Philippe Maystadt Ex-président de la BEI

« L’Etat providence est à la croisée des chemins. » Que de fois n’a-t-on pas entendu cet avertissement ! La banalité du propos n’enlève rien à la réalité du défi. Depuis les années 1990, une abondante littérature a été publiée sur la nécessité de réformer notre système de protection sociale. Quatre questions majeures s’en dégagent ; elles seront au centre du Congrès des économistes belges qui se tiendra à Charleroi le 21 novembre prochain.

La première question, la plus connue, est évidemment celle de la soutenabilité financière du système : les autorités publiques disposeront-elles à l’avenir de moyens suffisants pour faire face aux dépenses croissantes de pensions et de soins de santé ? Dans un scenario « à politique constante », la réponse est clairement négative.

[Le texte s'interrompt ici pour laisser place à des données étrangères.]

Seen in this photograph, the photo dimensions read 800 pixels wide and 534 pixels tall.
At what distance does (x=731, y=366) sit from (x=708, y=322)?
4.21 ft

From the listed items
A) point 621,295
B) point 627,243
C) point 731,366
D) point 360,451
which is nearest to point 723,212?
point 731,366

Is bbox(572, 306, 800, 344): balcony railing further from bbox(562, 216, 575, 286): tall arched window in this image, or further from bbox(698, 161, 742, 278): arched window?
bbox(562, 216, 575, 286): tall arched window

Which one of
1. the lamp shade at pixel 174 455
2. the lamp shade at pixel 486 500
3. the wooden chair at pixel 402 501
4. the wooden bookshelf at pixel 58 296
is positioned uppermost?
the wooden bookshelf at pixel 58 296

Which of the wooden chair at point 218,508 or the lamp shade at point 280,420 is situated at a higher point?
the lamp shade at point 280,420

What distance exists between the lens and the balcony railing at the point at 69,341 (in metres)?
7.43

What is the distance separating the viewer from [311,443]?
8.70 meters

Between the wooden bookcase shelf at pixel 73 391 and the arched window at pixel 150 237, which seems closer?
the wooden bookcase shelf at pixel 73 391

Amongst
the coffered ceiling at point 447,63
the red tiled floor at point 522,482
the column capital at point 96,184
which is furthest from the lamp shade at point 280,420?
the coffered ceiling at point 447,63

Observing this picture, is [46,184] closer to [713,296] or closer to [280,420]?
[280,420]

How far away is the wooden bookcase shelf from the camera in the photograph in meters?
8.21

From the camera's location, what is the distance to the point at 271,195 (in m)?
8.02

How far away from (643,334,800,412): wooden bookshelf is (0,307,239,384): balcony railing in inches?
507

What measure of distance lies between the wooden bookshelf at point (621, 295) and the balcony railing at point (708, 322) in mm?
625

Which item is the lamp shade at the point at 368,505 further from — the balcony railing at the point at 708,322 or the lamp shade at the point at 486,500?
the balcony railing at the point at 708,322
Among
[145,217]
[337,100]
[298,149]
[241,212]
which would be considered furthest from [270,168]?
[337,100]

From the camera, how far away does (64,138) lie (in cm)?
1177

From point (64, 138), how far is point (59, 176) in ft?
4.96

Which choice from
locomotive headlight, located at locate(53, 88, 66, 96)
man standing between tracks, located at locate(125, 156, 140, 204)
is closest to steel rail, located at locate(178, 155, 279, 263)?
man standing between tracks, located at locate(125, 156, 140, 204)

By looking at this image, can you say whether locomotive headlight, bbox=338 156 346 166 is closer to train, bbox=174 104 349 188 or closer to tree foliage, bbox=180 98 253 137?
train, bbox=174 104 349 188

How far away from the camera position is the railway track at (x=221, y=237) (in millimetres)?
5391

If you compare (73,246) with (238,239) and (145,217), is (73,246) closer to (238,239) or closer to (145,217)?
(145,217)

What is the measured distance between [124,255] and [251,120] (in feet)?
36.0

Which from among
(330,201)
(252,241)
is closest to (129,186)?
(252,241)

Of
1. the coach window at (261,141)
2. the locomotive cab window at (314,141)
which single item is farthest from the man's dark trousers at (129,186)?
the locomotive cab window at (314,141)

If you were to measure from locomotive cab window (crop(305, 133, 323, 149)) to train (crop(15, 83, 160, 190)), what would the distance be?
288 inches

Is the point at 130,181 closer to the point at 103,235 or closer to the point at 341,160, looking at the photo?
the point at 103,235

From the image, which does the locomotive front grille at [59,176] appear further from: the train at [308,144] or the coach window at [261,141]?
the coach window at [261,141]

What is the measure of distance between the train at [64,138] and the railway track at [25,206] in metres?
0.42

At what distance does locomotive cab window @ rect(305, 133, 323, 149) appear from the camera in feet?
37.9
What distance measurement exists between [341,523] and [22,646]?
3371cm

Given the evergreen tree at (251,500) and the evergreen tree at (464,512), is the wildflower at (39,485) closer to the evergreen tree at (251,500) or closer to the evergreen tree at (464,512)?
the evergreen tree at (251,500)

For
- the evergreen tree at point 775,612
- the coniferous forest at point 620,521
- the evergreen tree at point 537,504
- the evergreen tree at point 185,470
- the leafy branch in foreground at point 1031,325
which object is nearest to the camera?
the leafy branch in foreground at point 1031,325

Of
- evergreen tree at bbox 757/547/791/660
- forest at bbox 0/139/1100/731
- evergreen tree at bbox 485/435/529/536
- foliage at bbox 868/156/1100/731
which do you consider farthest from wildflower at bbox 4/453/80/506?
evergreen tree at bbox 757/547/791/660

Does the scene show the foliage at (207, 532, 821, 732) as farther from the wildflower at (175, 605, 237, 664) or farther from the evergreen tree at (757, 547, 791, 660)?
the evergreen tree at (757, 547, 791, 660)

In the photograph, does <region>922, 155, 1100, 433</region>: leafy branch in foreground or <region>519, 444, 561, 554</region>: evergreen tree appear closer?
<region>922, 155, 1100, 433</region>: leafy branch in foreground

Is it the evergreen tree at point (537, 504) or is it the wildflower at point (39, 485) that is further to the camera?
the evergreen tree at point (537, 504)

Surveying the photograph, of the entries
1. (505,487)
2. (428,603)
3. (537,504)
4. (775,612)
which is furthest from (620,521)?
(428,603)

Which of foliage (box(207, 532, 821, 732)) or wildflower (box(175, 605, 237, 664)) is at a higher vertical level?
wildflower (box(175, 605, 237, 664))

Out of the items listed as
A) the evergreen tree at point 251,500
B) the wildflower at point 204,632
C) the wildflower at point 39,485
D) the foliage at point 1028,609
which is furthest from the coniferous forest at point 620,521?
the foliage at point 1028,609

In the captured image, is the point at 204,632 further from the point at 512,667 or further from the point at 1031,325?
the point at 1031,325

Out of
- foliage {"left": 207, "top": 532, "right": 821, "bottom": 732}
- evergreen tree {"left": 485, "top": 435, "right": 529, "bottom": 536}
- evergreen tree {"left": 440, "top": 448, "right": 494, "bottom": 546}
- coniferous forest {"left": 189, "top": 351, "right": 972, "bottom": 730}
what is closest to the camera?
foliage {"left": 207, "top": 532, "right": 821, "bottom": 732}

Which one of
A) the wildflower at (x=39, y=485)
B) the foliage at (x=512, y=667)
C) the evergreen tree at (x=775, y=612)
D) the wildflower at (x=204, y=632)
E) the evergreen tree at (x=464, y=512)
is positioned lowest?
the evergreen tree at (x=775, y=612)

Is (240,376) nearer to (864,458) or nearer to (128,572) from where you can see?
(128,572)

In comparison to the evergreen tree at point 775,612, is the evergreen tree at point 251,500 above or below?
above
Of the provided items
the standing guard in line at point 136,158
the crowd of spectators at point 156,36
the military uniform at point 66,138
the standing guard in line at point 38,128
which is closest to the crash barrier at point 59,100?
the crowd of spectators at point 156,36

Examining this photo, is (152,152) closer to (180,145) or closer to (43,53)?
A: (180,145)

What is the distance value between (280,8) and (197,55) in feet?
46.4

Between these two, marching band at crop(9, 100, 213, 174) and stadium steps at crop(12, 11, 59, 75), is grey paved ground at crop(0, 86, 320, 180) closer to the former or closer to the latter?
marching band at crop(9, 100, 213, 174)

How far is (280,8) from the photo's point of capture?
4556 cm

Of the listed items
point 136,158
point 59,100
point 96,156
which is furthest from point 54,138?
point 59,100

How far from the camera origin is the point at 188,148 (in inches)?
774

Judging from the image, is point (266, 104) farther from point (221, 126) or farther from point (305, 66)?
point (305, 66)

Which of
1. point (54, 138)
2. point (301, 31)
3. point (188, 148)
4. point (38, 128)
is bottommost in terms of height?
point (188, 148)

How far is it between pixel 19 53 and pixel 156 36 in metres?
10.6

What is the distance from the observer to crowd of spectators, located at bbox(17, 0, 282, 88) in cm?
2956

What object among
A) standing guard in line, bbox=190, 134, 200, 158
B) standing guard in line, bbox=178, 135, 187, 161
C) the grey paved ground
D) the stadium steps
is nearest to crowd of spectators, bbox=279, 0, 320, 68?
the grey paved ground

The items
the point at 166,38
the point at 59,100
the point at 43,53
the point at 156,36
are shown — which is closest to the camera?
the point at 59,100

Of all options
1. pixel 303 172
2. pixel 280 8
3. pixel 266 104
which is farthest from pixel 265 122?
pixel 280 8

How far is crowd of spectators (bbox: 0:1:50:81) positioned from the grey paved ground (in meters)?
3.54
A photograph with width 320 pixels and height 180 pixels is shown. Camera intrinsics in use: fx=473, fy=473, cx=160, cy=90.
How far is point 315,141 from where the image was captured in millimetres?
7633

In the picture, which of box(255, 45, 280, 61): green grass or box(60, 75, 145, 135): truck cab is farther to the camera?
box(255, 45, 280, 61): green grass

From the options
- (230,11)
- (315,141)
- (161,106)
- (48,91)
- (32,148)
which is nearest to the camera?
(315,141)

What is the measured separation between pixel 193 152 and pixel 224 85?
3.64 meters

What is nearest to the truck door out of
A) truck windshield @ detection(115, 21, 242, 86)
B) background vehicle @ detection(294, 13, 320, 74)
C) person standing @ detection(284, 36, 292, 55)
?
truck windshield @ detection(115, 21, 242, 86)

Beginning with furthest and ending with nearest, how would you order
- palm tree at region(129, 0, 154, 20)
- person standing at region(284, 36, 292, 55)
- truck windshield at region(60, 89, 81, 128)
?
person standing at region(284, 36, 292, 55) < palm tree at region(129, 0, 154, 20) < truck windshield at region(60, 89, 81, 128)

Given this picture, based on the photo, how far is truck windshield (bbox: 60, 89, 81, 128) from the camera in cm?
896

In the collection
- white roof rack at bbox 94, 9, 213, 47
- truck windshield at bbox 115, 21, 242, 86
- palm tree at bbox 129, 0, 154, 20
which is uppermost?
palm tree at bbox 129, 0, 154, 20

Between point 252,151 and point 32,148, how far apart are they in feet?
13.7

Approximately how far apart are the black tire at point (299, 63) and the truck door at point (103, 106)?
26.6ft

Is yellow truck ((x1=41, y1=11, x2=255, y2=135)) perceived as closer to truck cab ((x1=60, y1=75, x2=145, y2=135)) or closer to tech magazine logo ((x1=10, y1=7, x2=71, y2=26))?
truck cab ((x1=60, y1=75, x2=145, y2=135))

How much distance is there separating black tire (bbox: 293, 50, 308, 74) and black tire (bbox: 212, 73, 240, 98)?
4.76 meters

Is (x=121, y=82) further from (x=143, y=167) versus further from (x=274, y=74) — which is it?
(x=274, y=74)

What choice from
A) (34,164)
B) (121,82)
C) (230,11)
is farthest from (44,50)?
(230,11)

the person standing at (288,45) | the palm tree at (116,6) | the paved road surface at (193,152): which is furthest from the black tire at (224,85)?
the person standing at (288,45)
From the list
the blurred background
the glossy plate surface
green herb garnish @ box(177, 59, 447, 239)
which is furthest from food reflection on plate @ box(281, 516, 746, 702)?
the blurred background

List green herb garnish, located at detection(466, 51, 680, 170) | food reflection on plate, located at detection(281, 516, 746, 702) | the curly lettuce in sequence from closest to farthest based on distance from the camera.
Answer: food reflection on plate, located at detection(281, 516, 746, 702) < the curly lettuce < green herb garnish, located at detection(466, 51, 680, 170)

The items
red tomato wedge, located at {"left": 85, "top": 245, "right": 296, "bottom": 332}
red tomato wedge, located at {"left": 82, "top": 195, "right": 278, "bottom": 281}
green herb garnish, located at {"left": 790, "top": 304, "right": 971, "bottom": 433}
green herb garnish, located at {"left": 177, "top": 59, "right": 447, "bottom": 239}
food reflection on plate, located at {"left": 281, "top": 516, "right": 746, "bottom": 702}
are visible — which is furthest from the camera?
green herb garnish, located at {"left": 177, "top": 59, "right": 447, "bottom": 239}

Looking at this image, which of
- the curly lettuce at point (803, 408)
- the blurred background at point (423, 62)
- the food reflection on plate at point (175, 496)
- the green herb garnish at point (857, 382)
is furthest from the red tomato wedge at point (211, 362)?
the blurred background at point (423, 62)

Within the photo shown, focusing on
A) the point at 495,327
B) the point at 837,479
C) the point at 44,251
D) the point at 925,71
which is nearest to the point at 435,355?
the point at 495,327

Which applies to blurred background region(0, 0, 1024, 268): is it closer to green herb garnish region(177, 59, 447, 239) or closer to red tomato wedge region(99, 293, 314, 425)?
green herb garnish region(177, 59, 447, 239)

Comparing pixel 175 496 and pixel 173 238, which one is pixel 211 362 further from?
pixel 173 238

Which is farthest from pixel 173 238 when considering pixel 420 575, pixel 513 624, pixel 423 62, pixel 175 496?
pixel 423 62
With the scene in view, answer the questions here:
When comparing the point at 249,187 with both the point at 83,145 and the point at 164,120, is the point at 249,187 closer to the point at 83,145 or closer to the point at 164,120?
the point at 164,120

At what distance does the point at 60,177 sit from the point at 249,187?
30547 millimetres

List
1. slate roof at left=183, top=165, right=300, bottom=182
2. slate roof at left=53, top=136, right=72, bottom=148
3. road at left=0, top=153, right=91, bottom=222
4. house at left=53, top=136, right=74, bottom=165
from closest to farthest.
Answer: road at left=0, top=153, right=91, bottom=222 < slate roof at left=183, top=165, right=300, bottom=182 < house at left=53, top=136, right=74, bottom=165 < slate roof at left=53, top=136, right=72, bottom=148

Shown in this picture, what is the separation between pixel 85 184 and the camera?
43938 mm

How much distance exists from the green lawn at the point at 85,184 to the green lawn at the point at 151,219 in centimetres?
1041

Pour relever ce défi, la Commission européenne a mis en avant trois axes stratégiques : le « préfinancement » via une réduction accélérée de la dette publique ; les réformes structurelles visant à accroître la productivité et l’emploi ; la réforme des systèmes de prestations, en particulier des pensions (relèvement des conditions d’âge et de carrière). Dans sa contribution au Congrès, le Bureau du Plan montre qu’aucune de ces trois stratégies, appliquée isolément et dans des limites socialement acceptables, ne parvient à garantir la soutenabilité et qu’il faudra donc les combiner, les appliquer simultanément mais dans une proportion et à un rythme qu’il reste à définir.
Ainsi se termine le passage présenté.